Benoît XVI « homme le plus élégant du monde ». Ce classement de la revue américaine Esquire en 2016 rompt avec le voeu de pauvreté que chaque religieux prononce avant d’entrer dans les ordres. A Rome, les rues regorgent de boutiques de vêtements ecclésiastiques. De la très chic maison de couture Gammarelli aux enseignes de souvenirs religieux estampillés made in China, entrée dans le business de l’habit religieux.
« Tu trouves ton bonheur Benoît ? », lance un homme d’une quarantaine d’années, vêtu d’une chemise noire surmontée du traditionnel col romain, signe de son appartenance au clergé catholique.
En ce début de matinée ensoleillée à Rome, trois religieux français sont venus faire leur « shopping » chez Barbiconi. Une des nombreuses boutiques romaines spécialisées dans la vente de vêtements ecclésiastiques, située en plein coeur de la capitale italienne et à quelques encablures de la fontaine de Trevi.
◇ ◇ ◇ ◇
● Consigne: Relevez toutes les expressions placées entre guillemets français (« ») dans le texte sur le commerce des vêtements ecclésiastiques à Rome.

● Informations présentées:
◇ ◇ ◇ ◇
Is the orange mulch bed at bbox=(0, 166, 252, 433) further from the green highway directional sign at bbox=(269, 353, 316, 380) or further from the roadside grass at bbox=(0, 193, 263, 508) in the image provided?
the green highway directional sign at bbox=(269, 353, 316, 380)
◇ ◇ ◇ ◇
● Réponse:
- « homme le plus élégant du monde »
- « Tu trouves ton bonheur Benoît ? »
- « shopping »